— BEGIN Records shown —

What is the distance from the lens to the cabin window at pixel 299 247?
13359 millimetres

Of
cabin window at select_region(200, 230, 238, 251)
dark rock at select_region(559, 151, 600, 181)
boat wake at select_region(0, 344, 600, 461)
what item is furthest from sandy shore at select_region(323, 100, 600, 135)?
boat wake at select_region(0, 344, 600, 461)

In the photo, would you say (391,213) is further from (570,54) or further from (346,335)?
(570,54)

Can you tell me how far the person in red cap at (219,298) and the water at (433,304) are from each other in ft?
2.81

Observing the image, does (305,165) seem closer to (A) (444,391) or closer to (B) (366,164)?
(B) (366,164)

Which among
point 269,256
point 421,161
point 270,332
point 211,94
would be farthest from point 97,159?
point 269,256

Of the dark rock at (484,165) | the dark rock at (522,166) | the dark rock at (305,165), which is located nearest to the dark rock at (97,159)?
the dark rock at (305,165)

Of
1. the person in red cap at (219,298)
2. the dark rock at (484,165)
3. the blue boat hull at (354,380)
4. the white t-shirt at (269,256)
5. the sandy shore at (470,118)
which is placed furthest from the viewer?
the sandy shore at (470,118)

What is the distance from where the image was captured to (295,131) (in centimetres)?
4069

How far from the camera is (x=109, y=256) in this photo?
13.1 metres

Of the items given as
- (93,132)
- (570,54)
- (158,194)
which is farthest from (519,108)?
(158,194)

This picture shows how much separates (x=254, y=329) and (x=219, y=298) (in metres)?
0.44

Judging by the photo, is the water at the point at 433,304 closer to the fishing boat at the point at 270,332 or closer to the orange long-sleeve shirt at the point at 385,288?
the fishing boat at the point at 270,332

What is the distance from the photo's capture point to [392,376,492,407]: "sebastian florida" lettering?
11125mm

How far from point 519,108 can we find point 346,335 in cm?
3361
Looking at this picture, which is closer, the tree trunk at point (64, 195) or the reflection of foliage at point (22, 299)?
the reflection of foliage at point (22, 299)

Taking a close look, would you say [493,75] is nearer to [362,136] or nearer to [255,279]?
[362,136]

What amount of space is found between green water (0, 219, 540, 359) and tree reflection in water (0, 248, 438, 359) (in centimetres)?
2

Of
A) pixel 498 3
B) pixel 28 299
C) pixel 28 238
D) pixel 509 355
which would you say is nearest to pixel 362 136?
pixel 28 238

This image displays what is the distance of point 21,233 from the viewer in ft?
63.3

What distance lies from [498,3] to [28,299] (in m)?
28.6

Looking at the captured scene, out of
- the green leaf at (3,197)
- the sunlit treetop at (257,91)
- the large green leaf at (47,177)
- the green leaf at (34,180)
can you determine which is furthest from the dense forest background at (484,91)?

— END Records shown —

• _What you have to do_
Find the line containing "Of the dark" in the material above. Print it and every line after it through the end, exactly and only those.

• _Full output_
Of the dark rock at (484,165) | the dark rock at (522,166) | the dark rock at (305,165), which is located nearest to the dark rock at (97,159)?
the dark rock at (305,165)

Of
1. the person in red cap at (219,298)
2. the dark rock at (484,165)
3. the blue boat hull at (354,380)
4. the white t-shirt at (269,256)
5. the sandy shore at (470,118)
which is placed furthest from the viewer?
the sandy shore at (470,118)

What is the distance from where the image was captured to (295,131) (in centimetres)?
4069

How far from the camera is (x=109, y=256) in this photo?
13.1 metres

Of the items given as
- (93,132)
- (570,54)
- (158,194)
which is farthest from (519,108)?
(158,194)

This picture shows how much separates (x=254, y=329) and (x=219, y=298) (in metres)?
0.44

Judging by the photo, is the water at the point at 433,304 closer to the fishing boat at the point at 270,332 or closer to the orange long-sleeve shirt at the point at 385,288?
the fishing boat at the point at 270,332

What is the distance from the photo's capture point to [392,376,492,407]: "sebastian florida" lettering?
11125mm

How far from point 519,108 can we find point 346,335 in cm?
3361
Looking at this picture, which is closer, the tree trunk at point (64, 195) or the reflection of foliage at point (22, 299)?
the reflection of foliage at point (22, 299)

Taking a close look, would you say [493,75] is nearer to [362,136] or nearer to [255,279]?
[362,136]

What amount of space is found between green water (0, 219, 540, 359) and tree reflection in water (0, 248, 438, 359) (in centimetres)?
2

Of
A) pixel 498 3
B) pixel 28 299
C) pixel 28 238
D) pixel 509 355
which would you say is nearest to pixel 362 136?
pixel 28 238

This image displays what is the distance of point 21,233 from the viewer in ft?
63.3

What distance lies from [498,3] to [28,299] (in m)?
28.6

Looking at the captured scene, out of
- the green leaf at (3,197)
- the sunlit treetop at (257,91)
- the large green leaf at (47,177)
- the green leaf at (34,180)
can you determine which is furthest from the dense forest background at (484,91)?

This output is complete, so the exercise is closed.